En somme, il ne suffit pas d'affirmer avec la plus grande conviction que chacun doit se responsabiliser pour que cela soit le cas. Il ne suffit pas non plus de faire signer un bout de papier pour créer de l'adhésion. Au contraire, c'est un travail quotidien, profond. Nous l'avons observé avec certains dossiers sensibles, comme la généralisation de l'éducation à la vie relationnelle, affective et sexuelle (EVRAS) ou l'instauration du dossier d'accompagnement de l'élève (DAccE). Les tenants de la chose publique, les responsables politiques, les administrations, les responsables des écoles et tous les autres acteurs doivent réussir à remettre de la confiance et du sens dans le lien institutionnel. C'est possible grâce au dialogue, à l'écoute et à la prise en compte de la parole exprimée.

Il faut donc réinvestir les Copa. Nous devons œuvrer sans relâche et montrer par l'effort et la répétition que les parents et élèves ont un intérêt à s'impliquer, à participer, à venir exprimer des désaccords et à chercher, ensemble, la meilleure manière de les dépasser, et ce, avec respect.
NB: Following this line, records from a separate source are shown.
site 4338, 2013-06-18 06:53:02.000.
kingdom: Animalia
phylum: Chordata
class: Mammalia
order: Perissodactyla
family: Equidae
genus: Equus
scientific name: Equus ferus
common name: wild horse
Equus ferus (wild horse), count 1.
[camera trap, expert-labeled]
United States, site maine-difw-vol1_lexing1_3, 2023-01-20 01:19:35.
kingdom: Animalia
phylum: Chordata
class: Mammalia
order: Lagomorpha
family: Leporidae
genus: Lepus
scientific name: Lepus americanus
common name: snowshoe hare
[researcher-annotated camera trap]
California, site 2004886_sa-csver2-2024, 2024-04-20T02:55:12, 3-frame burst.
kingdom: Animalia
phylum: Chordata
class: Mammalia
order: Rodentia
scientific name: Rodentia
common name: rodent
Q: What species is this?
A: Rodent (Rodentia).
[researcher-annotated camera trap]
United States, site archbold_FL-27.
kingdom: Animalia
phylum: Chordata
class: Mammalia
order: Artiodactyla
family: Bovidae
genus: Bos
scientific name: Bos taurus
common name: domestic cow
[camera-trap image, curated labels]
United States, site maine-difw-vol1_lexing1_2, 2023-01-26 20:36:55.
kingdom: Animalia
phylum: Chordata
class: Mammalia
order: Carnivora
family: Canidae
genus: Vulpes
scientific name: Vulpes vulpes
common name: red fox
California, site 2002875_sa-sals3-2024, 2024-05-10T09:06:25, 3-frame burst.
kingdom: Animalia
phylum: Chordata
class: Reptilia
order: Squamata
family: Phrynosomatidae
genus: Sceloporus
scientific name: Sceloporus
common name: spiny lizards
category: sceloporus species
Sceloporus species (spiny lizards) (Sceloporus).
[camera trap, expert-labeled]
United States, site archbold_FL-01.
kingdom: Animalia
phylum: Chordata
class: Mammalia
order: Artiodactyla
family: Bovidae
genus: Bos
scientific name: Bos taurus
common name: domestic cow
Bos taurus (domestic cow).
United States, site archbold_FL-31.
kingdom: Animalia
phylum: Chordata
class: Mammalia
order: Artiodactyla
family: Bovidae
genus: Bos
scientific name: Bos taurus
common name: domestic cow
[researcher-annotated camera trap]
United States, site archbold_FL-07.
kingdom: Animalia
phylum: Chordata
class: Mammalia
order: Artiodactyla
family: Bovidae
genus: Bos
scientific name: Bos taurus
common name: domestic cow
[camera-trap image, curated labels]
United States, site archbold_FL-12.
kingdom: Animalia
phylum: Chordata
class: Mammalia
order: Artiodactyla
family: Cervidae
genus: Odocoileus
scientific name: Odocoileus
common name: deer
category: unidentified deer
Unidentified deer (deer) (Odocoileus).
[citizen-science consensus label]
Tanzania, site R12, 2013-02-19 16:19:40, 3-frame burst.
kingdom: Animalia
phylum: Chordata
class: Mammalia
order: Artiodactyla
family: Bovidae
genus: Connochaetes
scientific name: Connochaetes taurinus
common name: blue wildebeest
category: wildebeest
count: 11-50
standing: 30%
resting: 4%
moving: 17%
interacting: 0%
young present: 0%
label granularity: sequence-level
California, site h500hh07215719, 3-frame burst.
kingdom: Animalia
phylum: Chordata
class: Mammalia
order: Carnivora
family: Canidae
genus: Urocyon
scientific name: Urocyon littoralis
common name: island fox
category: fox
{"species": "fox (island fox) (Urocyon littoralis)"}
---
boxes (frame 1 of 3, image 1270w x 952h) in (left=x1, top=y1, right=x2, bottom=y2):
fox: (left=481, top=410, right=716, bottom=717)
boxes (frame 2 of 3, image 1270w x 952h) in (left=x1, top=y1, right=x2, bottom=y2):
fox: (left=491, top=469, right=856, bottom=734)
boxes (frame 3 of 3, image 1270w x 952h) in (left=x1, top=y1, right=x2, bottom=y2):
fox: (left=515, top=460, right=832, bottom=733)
J'apporte une nuance à vos propos, Madame la Députée: il n'est pas correct de dire que les élèves et les parents ne sont pas mis à contribution à travers le Pacte pour un enseignement d'excellence. Si les réformes visent à créer les conditions systémiques d'un meilleur accompagnement des élèves par les équipes éducatives, ce sont bien les élèves eux-mêmes qui restent in fine les acteurs de leur parcours scolaire. Ce sont eux aussi qui éprouvent toutes les conséquences d'une réussite ou d'un échec, parfois pour le reste de leur vie.

Plus que jamais, nous attendons des élèves qu'ils s'impliquent dans le cercle vertueux de l'excellence par le dépassement tant des difficultés que des acquis et qu'ils fournissent les efforts nécessaires pour y arriver. Plus que jamais, et notamment grâce au DAccE, les parents sont informés des difficultés d'apprentissage de leurs enfants et de tout ce qui doit être mis en œuvre pour y remédier dans la mesure du possible, avec leur soutien, en complément des actions menées par le corps enseignant. L'esprit de partenariat est donc au cœur de chaque réforme du Pacte. Néanmoins, il est évident que, dès lors que l'un des principaux objectifs est d'éviter la transformation des inégalités sociales en inégalités scolaires, le rôle des équipes éducatives et la qualité des outils que nous leur fournissons sont primordiaux.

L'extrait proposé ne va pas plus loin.